We might think that it would lead to the collapse of the entire world. But instead, somebody somewhere usually finds a way to cover their asses somehow, and they get the financial system restarted again, so that they can continue to create money out of thin air and parasitically steal from trusting, unsuspecting, productive people again. It's not that easy to totally destroy the entire financial system so that they can't print money for themselves and steal products and services of real value.

'Peak money' is sort of like peak oil. We have an apocalypse fantasy, that we wish something in the financial system would collapse and be destroyed once and for all so that the bad guys would finally lose and would become forever unable to print their own money and pay it to themselves and buy things of real value with it. We *wish* something would knock those people down forever. We want to live without parasites taking our money away from us.

But instead, they just have these bubbles bursting, and then, they patch things up, invent some new way to create imaginary money and steal stuff with it, and then get things moving again.

I just don't like any form of money saved in large amounts in any kind of banking system. It doesn't matter what it's called. It could be an IRA - individual retirement account - or any of the other ones that I can't remember the name of. If you are looking at your money on a little chart, and watching that line go up or down on the chart, and all your money is somewhere else where you can't reach it right this instant, then you are vulnerable to a massive trillion-dollar default in the international banking system with all of its interconnected, hard-to-predict chains of consequences.

Massive defaults are intermittent and inevitable. Sometimes, they'll happen in the same old places where they happened before - for instance, another real estate bubble bursting, as though we didn't 'learn our lesson' the LAST time a real estate bubble burst - it won't matter, it will burst again, and a whole bunch of shocked, horrified people will be totally surprised, as though this is the first time in history that this has ever happened. Clueless newbies never stop appearing - an endless supply of fools - and when I refer to them as 'fools,' I don't mean to judge them as stupid or contemptible - they are good people being taken advantage of by an evil system, people being fooled. It is always something, and it doesn't matter at all if it's exactly the same bubble that has already burst dozens of times before, it will burst again and everyone will be just as surprised as they were before.

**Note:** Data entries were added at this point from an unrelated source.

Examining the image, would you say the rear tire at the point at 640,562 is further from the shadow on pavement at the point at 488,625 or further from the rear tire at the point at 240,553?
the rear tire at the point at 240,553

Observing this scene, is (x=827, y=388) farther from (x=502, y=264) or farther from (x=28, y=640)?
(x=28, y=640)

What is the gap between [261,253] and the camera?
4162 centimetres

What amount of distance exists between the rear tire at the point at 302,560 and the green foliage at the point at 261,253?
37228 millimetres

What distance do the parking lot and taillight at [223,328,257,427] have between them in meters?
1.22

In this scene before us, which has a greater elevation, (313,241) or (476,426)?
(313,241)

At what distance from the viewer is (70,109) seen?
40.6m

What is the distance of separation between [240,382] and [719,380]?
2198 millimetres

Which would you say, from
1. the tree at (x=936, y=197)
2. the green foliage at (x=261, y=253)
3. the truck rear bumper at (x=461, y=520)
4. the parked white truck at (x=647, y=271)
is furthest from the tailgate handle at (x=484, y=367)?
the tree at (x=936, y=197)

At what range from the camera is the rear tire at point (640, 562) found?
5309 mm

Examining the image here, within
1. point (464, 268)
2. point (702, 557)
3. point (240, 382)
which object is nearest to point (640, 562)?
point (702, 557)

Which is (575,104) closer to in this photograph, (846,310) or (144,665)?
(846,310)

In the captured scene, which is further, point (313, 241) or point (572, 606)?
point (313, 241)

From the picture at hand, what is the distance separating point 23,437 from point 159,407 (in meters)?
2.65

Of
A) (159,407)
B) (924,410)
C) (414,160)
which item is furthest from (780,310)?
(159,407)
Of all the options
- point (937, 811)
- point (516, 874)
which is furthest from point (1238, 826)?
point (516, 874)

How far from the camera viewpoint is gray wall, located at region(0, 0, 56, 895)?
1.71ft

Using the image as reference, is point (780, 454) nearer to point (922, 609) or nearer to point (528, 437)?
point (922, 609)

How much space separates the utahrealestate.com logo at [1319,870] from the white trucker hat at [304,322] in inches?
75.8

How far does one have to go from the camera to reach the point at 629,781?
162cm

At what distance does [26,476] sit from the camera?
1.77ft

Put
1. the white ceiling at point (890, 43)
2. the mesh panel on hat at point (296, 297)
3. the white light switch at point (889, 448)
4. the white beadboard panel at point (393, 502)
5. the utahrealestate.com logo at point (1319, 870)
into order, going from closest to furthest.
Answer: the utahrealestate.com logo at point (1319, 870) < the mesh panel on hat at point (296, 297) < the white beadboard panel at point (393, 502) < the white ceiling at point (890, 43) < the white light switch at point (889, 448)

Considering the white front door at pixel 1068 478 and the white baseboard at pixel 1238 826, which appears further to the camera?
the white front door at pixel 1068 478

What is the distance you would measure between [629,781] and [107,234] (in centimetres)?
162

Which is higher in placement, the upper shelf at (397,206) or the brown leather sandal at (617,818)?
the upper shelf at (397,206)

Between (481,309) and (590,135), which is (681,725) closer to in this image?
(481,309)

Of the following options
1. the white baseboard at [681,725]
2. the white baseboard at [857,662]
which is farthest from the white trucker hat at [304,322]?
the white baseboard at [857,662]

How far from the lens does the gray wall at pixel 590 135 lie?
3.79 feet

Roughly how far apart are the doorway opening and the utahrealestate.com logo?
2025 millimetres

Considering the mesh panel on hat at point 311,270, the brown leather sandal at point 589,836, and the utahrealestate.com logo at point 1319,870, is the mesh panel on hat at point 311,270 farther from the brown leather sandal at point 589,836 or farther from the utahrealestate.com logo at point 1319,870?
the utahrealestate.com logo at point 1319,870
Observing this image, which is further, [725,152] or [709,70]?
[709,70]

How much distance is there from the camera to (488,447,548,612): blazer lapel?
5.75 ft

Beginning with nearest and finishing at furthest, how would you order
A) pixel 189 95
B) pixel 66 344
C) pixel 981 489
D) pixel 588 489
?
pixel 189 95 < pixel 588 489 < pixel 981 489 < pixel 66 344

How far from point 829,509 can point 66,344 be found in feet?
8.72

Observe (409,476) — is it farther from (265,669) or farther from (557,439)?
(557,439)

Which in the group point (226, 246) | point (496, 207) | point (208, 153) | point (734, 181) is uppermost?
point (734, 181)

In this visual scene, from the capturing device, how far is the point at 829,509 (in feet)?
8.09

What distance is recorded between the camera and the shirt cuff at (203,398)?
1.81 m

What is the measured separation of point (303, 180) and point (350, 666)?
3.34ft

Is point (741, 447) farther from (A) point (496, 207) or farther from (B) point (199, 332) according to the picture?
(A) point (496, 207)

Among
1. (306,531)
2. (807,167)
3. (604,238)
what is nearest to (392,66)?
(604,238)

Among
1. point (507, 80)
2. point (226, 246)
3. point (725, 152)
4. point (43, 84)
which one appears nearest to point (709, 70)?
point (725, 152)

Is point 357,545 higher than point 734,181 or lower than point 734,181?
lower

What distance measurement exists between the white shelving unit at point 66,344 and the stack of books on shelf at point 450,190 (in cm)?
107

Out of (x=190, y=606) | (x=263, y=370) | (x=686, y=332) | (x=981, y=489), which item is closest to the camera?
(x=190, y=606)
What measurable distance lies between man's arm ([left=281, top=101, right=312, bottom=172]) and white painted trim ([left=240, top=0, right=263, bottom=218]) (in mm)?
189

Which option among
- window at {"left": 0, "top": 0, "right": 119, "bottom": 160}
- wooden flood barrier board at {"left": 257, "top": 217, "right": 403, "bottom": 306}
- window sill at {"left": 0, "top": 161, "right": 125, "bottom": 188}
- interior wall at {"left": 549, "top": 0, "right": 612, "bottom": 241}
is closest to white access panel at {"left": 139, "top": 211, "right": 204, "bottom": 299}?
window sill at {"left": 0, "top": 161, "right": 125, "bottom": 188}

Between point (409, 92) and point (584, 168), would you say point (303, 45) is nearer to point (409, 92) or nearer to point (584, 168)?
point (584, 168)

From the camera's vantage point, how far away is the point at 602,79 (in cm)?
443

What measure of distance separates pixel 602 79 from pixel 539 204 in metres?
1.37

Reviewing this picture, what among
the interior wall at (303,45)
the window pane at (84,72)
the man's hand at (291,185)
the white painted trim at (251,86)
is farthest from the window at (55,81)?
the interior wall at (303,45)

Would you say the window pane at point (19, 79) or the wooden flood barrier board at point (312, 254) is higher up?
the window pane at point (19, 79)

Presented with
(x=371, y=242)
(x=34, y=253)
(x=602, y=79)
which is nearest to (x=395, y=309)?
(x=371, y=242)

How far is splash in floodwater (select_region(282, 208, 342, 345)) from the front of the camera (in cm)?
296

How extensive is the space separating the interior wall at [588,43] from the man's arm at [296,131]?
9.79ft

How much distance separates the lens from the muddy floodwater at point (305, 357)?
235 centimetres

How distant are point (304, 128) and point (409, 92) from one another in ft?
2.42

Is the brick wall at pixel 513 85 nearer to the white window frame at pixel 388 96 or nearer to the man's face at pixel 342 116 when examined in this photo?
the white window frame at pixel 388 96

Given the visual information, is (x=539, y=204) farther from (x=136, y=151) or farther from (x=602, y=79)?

This is what I mean when I say they are nickel-and-diming us to death. Real value in society is slowly destroyed and wasted, or stolen by financial parasites. I think it's also being taken by computer hackers who control the electronic trading systems, but that's only a theory. If I were a brilliant, evil genius, and if I wanted to get really, really rich, then I would find a way to hack the electronic trading systems and control them so that they would automatically make me 'win' all of my trades. I'm sure there are brilliant evil geniuses out there who are much more ambitious and knowledgeable than I am, as I'm one of those not-so-brilliant, not-so-evil geniuses who gets the number '140' when I take an IQ test, but that's about all that I do. Every dollar stolen from someone electronically is a real couple of minutes of a real, productive, honest person's time. Every dollar stolen is a loaf of bread that somebody somewhere would have been able to buy in the grocery store. Every dollar stolen is an hour longer that I have to work at my job because I don't have enough money to live on.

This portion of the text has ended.